JR東日本では本社設備部門と土木設備技術センター、そして研究開発センターなど複数機関の連携のもと、鉄道土木構造物の維持管理業務に当たっている。その方針・体制について、担当者に話を聞いた。

鉄道土木構造物の維持管理は専門医による「定期健康診断」

 JR東日本が保有・管理する鉄道土木構造物の維持管理業務を担う専門機関、それが各エリアに配置された「土木設備技術センター」である。かねてJR東日本では本社および12支社(東京・横浜・八王子・大宮・高崎・水戸・千葉・仙台・盛岡・秋田・新潟・長野)の設備部門と、各支社管轄下の現業機関である「土木技術センター」が連携を図り、土木構造物の維持管理業務を遂行してきた。しかし今年6月、各支社での機能を一つに集約。新たに「土木設備技術センター」が開設された。2023年4月現在、総勢約850名が鉄道土木構造物の検査・診断業務、その結果に基づく修繕・改良工事の発注・監督業務に従事している。

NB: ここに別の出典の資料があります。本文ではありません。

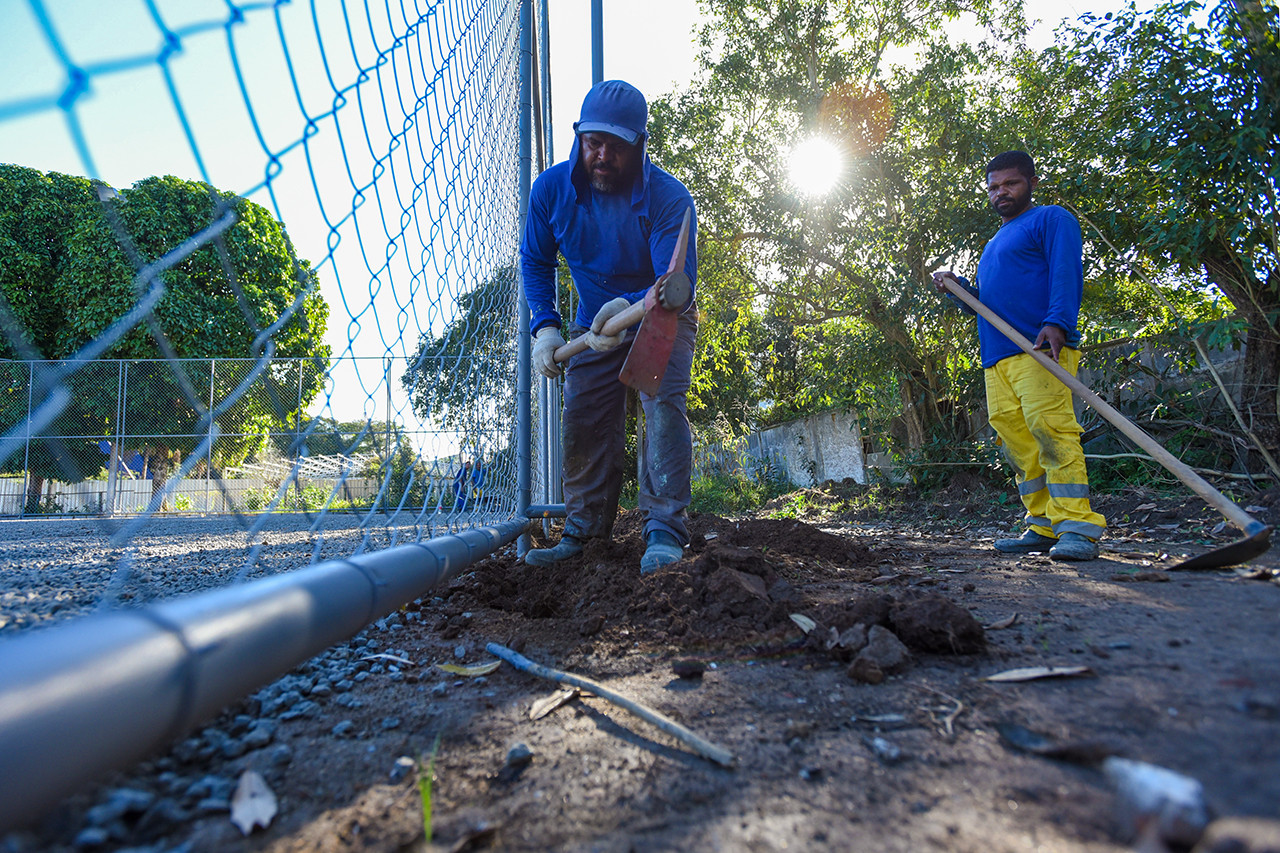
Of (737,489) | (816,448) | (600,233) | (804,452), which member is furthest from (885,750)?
(804,452)

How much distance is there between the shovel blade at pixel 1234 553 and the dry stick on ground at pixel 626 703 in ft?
6.55

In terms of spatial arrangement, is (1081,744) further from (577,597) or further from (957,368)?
(957,368)

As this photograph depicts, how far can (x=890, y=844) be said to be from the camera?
74cm

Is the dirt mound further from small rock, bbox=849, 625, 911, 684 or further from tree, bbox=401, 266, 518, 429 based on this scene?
tree, bbox=401, 266, 518, 429

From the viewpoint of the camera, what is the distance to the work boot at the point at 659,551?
2201 millimetres

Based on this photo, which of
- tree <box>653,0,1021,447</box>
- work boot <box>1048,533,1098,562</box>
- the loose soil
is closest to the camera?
the loose soil

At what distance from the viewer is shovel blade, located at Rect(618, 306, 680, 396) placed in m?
A: 2.18

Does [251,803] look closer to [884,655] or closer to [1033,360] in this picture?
[884,655]

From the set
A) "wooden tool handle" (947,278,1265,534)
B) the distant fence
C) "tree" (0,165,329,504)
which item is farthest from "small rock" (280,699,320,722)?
the distant fence

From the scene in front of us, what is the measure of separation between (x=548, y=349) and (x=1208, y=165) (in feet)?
13.0

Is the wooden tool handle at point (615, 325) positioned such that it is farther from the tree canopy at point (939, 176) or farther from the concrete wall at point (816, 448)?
the concrete wall at point (816, 448)

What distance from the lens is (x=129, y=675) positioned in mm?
633

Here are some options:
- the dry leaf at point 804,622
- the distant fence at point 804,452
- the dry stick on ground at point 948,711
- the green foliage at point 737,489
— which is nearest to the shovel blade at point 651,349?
the dry leaf at point 804,622

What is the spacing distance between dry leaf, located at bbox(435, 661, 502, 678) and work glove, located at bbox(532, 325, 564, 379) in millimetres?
1450
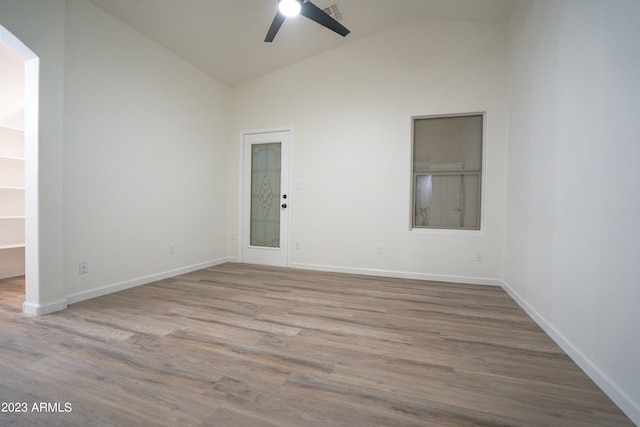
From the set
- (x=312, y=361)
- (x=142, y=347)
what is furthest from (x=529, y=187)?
(x=142, y=347)

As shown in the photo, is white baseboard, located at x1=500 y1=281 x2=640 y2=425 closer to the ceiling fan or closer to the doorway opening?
the ceiling fan

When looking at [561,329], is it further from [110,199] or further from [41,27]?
[41,27]

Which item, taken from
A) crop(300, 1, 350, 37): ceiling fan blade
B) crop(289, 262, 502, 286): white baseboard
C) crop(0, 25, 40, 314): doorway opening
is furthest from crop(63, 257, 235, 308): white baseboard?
crop(300, 1, 350, 37): ceiling fan blade

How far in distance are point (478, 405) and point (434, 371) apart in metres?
0.30

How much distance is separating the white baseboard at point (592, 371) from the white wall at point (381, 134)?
4.56 ft

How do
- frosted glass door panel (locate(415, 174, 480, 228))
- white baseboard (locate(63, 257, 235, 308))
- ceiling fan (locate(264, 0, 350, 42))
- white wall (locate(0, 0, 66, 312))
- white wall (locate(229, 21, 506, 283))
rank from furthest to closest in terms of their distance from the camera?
frosted glass door panel (locate(415, 174, 480, 228)), white wall (locate(229, 21, 506, 283)), white baseboard (locate(63, 257, 235, 308)), ceiling fan (locate(264, 0, 350, 42)), white wall (locate(0, 0, 66, 312))

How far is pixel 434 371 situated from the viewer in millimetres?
1667

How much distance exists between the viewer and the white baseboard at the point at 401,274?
3646 mm

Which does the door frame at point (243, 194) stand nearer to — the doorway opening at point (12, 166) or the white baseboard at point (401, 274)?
the white baseboard at point (401, 274)

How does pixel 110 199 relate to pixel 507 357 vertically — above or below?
above

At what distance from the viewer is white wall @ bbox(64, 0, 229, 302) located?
8.92 feet

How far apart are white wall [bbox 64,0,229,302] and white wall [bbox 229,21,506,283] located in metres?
1.14

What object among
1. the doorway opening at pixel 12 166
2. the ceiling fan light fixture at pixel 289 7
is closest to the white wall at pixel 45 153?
the doorway opening at pixel 12 166

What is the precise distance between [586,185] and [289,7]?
8.47ft
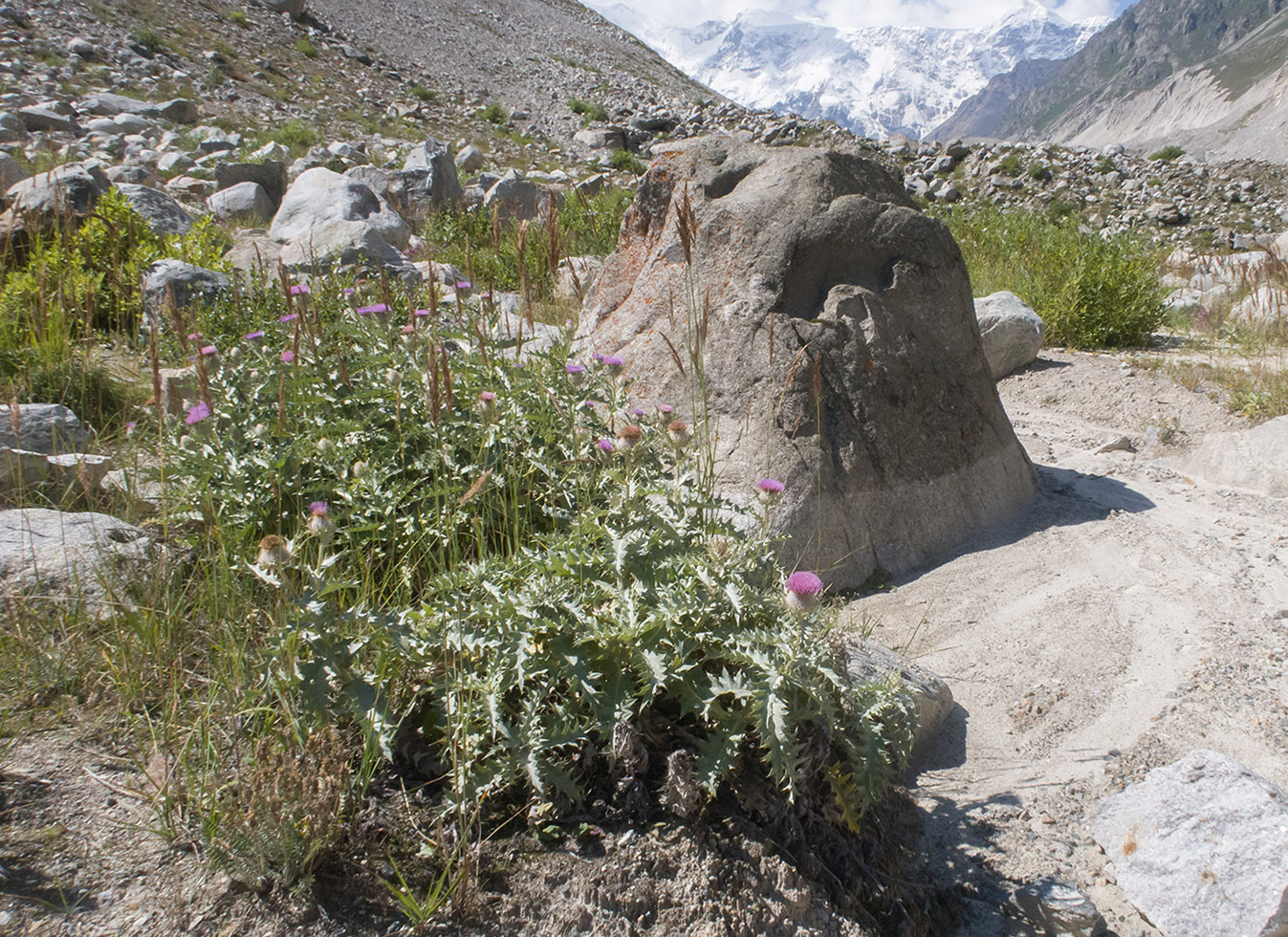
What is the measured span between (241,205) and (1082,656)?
31.1ft

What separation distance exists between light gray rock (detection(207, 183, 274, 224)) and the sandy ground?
28.2ft

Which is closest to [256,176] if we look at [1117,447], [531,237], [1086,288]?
[531,237]

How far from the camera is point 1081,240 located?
798 centimetres

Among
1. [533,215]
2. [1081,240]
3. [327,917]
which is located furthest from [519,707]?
[533,215]

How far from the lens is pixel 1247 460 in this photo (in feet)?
13.9

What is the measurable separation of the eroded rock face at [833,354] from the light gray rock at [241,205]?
680cm

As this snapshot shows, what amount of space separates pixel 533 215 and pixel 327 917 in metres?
9.53

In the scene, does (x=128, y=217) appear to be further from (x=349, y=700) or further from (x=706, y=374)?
(x=349, y=700)

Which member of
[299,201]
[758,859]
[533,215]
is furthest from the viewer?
[533,215]

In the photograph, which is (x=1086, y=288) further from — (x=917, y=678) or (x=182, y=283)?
(x=182, y=283)

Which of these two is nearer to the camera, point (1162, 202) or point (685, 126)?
point (1162, 202)

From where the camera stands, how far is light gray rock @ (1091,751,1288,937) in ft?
5.72

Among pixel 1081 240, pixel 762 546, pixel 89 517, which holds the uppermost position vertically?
pixel 1081 240

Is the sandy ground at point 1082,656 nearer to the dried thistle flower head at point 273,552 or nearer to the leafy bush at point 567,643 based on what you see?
the leafy bush at point 567,643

 そもそもJR東日本が保有・管理する鉄道土木構造物は、橋りょう・高架橋約1万7400箇所、トンネル約1200箇所、土構造物(盛土・切取等)約5400㎞にも及ぶ。土木構造物の多くは在来線用と新幹線用に大別されるが、特に在来線用は戦前に建造されたものも少なくない。例えば「国内最古の現役鉄道橋」とされる最上川橋りょうは1886(明治19)年(※)、「国内最古の現役トンネル」とされる清水谷戸トンネルも1887(明治20)年の建造で、いずれも100歳を超える長寿の構造物である。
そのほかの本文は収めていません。